▶ YOUR OBJECTIVE
Please write out the rows below again, substituting "muddy ground" for every "dirt ground" and changing nothing else. Leave the pictures out.

▶ Spatial relationship rows
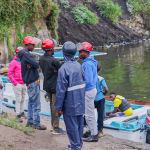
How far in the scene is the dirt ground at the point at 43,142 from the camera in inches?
216

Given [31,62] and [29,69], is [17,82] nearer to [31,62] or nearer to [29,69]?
[29,69]

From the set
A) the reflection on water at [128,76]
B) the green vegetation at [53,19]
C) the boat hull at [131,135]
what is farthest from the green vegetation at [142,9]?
the boat hull at [131,135]

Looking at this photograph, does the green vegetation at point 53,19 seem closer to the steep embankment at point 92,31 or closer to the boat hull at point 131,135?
the steep embankment at point 92,31

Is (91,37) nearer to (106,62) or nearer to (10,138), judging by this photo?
(106,62)

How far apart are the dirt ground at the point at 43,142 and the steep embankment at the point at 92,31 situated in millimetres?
34831

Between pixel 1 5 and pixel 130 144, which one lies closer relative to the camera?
pixel 130 144

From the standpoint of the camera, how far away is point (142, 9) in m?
61.7

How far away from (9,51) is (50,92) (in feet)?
57.9

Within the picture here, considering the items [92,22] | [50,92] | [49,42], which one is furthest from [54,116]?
[92,22]

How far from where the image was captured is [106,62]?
3048 centimetres

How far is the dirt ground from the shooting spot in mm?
5480

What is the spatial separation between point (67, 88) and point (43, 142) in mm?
1454

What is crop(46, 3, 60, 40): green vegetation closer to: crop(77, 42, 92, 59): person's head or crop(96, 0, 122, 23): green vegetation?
crop(77, 42, 92, 59): person's head

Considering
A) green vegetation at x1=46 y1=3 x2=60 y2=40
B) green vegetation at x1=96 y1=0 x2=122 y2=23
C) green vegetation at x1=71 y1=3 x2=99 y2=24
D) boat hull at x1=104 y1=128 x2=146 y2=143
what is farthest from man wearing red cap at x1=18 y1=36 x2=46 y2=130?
green vegetation at x1=96 y1=0 x2=122 y2=23
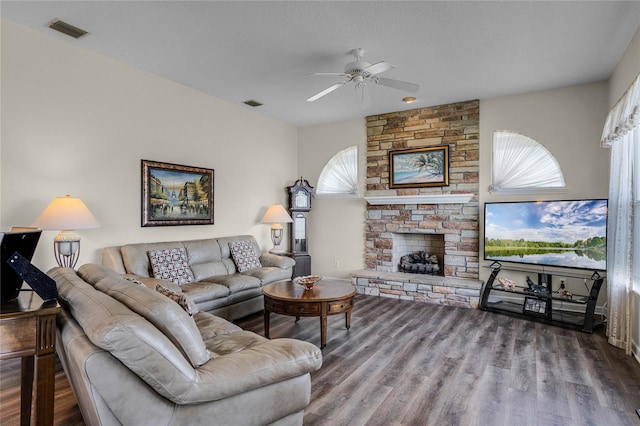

▶ PROBLEM SOLUTION
How far in the scene is the muddy ground at the point at 43,142 from the camera in inches?
216

Given [31,62] and [29,69], is [17,82] nearer to [31,62] or nearer to [29,69]?
[29,69]

From the set
A) the reflection on water at [128,76]
B) the green vegetation at [53,19]
C) the boat hull at [131,135]
what is farthest from the green vegetation at [142,9]?
the boat hull at [131,135]

Looking at this photograph, does the green vegetation at point 53,19 seem closer to the steep embankment at point 92,31 or closer to the boat hull at point 131,135?
the steep embankment at point 92,31

Is (91,37) nearer to (106,62) or nearer to (10,138), judging by this photo?
(106,62)

How far apart are the muddy ground at the point at 43,142 and the steep embankment at the point at 92,31 situated in millimetres?
34831

Between pixel 1 5 and pixel 130 144, which one lies closer relative to the camera?
pixel 130 144

From the standpoint of the camera, how far away is point (142, 9) in m?
61.7

How far away from (9,51) is (50,92) (in feet)?
57.9

Within the picture here, considering the items [92,22] | [50,92] | [49,42], which one is furthest from [54,116]?
[92,22]

How far from where the image was captured is [106,62]?
3048 centimetres

How far is the muddy ground from the shooting spot in mm?
5480

What is the spatial separation between point (67, 88) and point (43, 142) in mm?
1454

What is crop(46, 3, 60, 40): green vegetation closer to: crop(77, 42, 92, 59): person's head or crop(96, 0, 122, 23): green vegetation?
crop(77, 42, 92, 59): person's head

Considering
A) green vegetation at x1=46 y1=3 x2=60 y2=40
B) green vegetation at x1=96 y1=0 x2=122 y2=23
C) green vegetation at x1=71 y1=3 x2=99 y2=24
D) boat hull at x1=104 y1=128 x2=146 y2=143
what is farthest from man wearing red cap at x1=18 y1=36 x2=46 y2=130?
green vegetation at x1=96 y1=0 x2=122 y2=23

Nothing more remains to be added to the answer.